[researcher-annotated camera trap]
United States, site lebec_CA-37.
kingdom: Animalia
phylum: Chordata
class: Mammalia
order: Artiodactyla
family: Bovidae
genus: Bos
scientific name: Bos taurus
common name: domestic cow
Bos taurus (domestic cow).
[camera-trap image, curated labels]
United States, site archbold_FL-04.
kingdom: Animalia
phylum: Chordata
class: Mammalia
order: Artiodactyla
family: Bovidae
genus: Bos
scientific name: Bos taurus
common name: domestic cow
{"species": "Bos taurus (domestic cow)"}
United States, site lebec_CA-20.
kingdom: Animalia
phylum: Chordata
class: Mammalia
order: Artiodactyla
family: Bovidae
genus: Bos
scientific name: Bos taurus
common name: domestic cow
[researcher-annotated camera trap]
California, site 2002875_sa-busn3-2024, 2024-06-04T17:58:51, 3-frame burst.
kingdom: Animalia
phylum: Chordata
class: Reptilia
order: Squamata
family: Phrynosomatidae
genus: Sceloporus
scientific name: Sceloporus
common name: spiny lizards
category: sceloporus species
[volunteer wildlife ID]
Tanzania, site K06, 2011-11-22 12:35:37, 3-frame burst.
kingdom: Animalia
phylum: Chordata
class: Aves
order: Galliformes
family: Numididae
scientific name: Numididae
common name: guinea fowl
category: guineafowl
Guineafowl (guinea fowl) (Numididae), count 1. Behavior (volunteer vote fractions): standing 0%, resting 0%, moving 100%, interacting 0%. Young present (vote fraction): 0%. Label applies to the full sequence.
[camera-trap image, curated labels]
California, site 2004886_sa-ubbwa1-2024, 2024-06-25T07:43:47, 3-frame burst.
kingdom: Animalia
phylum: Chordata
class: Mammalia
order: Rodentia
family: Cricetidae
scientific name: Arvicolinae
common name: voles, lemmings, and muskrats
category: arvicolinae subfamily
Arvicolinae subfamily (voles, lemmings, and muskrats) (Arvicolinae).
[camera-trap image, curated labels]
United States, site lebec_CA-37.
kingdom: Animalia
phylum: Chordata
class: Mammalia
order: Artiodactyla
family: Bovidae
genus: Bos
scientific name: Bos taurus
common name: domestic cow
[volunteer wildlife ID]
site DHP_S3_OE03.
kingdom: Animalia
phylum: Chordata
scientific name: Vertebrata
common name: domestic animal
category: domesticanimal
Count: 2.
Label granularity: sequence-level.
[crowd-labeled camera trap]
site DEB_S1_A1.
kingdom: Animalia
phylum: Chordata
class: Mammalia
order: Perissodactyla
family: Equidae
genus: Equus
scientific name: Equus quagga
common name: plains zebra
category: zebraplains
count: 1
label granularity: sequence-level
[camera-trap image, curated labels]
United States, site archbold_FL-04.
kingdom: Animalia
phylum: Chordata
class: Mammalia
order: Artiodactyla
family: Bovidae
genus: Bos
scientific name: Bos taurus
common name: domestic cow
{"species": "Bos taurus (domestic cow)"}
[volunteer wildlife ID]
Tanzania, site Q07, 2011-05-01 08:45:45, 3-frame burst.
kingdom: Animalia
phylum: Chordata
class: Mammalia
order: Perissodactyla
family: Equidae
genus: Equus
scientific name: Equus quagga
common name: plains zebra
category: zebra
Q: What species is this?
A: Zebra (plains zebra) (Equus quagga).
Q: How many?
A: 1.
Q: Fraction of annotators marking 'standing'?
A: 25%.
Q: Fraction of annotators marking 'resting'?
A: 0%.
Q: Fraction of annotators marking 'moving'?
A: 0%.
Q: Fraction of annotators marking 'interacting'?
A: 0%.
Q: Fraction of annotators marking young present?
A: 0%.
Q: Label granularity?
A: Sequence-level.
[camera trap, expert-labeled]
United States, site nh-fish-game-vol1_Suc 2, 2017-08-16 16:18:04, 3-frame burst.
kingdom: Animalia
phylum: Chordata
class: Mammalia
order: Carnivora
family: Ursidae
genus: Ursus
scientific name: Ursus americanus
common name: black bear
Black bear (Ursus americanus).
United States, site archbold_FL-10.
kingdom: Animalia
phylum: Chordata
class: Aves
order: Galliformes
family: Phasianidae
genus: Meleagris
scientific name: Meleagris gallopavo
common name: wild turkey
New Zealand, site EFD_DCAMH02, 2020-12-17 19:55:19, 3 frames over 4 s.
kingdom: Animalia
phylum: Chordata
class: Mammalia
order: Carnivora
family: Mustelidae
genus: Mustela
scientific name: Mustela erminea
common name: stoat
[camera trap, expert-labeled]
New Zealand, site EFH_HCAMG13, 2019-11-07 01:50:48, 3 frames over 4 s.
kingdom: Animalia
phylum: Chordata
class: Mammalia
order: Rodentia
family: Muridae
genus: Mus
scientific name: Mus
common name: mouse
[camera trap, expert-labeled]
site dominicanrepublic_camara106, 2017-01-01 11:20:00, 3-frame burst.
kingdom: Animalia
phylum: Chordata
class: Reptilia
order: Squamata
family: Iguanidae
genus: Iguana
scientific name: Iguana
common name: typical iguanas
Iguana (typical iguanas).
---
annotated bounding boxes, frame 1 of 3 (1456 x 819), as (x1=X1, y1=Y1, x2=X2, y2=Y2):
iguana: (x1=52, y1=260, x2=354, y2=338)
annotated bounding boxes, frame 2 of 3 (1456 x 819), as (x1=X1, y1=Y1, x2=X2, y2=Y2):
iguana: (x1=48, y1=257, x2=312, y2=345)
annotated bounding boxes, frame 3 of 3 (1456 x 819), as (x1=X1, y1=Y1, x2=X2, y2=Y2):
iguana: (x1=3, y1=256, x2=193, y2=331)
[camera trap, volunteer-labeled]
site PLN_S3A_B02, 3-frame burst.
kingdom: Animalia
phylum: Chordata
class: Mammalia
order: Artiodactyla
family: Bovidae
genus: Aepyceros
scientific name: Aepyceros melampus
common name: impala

++++

Each entry above needs to be output exactly.

[researcher-annotated camera trap]
United States, site lebec_CA-37.
kingdom: Animalia
phylum: Chordata
class: Mammalia
order: Artiodactyla
family: Bovidae
genus: Bos
scientific name: Bos taurus
common name: domestic cow
Bos taurus (domestic cow).
[camera-trap image, curated labels]
United States, site archbold_FL-04.
kingdom: Animalia
phylum: Chordata
class: Mammalia
order: Artiodactyla
family: Bovidae
genus: Bos
scientific name: Bos taurus
common name: domestic cow
{"species": "Bos taurus (domestic cow)"}
United States, site lebec_CA-20.
kingdom: Animalia
phylum: Chordata
class: Mammalia
order: Artiodactyla
family: Bovidae
genus: Bos
scientific name: Bos taurus
common name: domestic cow
[researcher-annotated camera trap]
California, site 2002875_sa-busn3-2024, 2024-06-04T17:58:51, 3-frame burst.
kingdom: Animalia
phylum: Chordata
class: Reptilia
order: Squamata
family: Phrynosomatidae
genus: Sceloporus
scientific name: Sceloporus
common name: spiny lizards
category: sceloporus species
[volunteer wildlife ID]
Tanzania, site K06, 2011-11-22 12:35:37, 3-frame burst.
kingdom: Animalia
phylum: Chordata
class: Aves
order: Galliformes
family: Numididae
scientific name: Numididae
common name: guinea fowl
category: guineafowl
Guineafowl (guinea fowl) (Numididae), count 1. Behavior (volunteer vote fractions): standing 0%, resting 0%, moving 100%, interacting 0%. Young present (vote fraction): 0%. Label applies to the full sequence.
[camera-trap image, curated labels]
California, site 2004886_sa-ubbwa1-2024, 2024-06-25T07:43:47, 3-frame burst.
kingdom: Animalia
phylum: Chordata
class: Mammalia
order: Rodentia
family: Cricetidae
scientific name: Arvicolinae
common name: voles, lemmings, and muskrats
category: arvicolinae subfamily
Arvicolinae subfamily (voles, lemmings, and muskrats) (Arvicolinae).
[camera-trap image, curated labels]
United States, site lebec_CA-37.
kingdom: Animalia
phylum: Chordata
class: Mammalia
order: Artiodactyla
family: Bovidae
genus: Bos
scientific name: Bos taurus
common name: domestic cow
[volunteer wildlife ID]
site DHP_S3_OE03.
kingdom: Animalia
phylum: Chordata
scientific name: Vertebrata
common name: domestic animal
category: domesticanimal
Count: 2.
Label granularity: sequence-level.
[crowd-labeled camera trap]
site DEB_S1_A1.
kingdom: Animalia
phylum: Chordata
class: Mammalia
order: Perissodactyla
family: Equidae
genus: Equus
scientific name: Equus quagga
common name: plains zebra
category: zebraplains
count: 1
label granularity: sequence-level
[camera-trap image, curated labels]
United States, site archbold_FL-04.
kingdom: Animalia
phylum: Chordata
class: Mammalia
order: Artiodactyla
family: Bovidae
genus: Bos
scientific name: Bos taurus
common name: domestic cow
{"species": "Bos taurus (domestic cow)"}
[volunteer wildlife ID]
Tanzania, site Q07, 2011-05-01 08:45:45, 3-frame burst.
kingdom: Animalia
phylum: Chordata
class: Mammalia
order: Perissodactyla
family: Equidae
genus: Equus
scientific name: Equus quagga
common name: plains zebra
category: zebra
Q: What species is this?
A: Zebra (plains zebra) (Equus quagga).
Q: How many?
A: 1.
Q: Fraction of annotators marking 'standing'?
A: 25%.
Q: Fraction of annotators marking 'resting'?
A: 0%.
Q: Fraction of annotators marking 'moving'?
A: 0%.
Q: Fraction of annotators marking 'interacting'?
A: 0%.
Q: Fraction of annotators marking young present?
A: 0%.
Q: Label granularity?
A: Sequence-level.
[camera trap, expert-labeled]
United States, site nh-fish-game-vol1_Suc 2, 2017-08-16 16:18:04, 3-frame burst.
kingdom: Animalia
phylum: Chordata
class: Mammalia
order: Carnivora
family: Ursidae
genus: Ursus
scientific name: Ursus americanus
common name: black bear
Black bear (Ursus americanus).
United States, site archbold_FL-10.
kingdom: Animalia
phylum: Chordata
class: Aves
order: Galliformes
family: Phasianidae
genus: Meleagris
scientific name: Meleagris gallopavo
common name: wild turkey
New Zealand, site EFD_DCAMH02, 2020-12-17 19:55:19, 3 frames over 4 s.
kingdom: Animalia
phylum: Chordata
class: Mammalia
order: Carnivora
family: Mustelidae
genus: Mustela
scientific name: Mustela erminea
common name: stoat
[camera trap, expert-labeled]
New Zealand, site EFH_HCAMG13, 2019-11-07 01:50:48, 3 frames over 4 s.
kingdom: Animalia
phylum: Chordata
class: Mammalia
order: Rodentia
family: Muridae
genus: Mus
scientific name: Mus
common name: mouse
[camera trap, expert-labeled]
site dominicanrepublic_camara106, 2017-01-01 11:20:00, 3-frame burst.
kingdom: Animalia
phylum: Chordata
class: Reptilia
order: Squamata
family: Iguanidae
genus: Iguana
scientific name: Iguana
common name: typical iguanas
Iguana (typical iguanas).
---
annotated bounding boxes, frame 1 of 3 (1456 x 819), as (x1=X1, y1=Y1, x2=X2, y2=Y2):
iguana: (x1=52, y1=260, x2=354, y2=338)
annotated bounding boxes, frame 2 of 3 (1456 x 819), as (x1=X1, y1=Y1, x2=X2, y2=Y2):
iguana: (x1=48, y1=257, x2=312, y2=345)
annotated bounding boxes, frame 3 of 3 (1456 x 819), as (x1=X1, y1=Y1, x2=X2, y2=Y2):
iguana: (x1=3, y1=256, x2=193, y2=331)
[camera trap, volunteer-labeled]
site PLN_S3A_B02, 3-frame burst.
kingdom: Animalia
phylum: Chordata
class: Mammalia
order: Artiodactyla
family: Bovidae
genus: Aepyceros
scientific name: Aepyceros melampus
common name: impala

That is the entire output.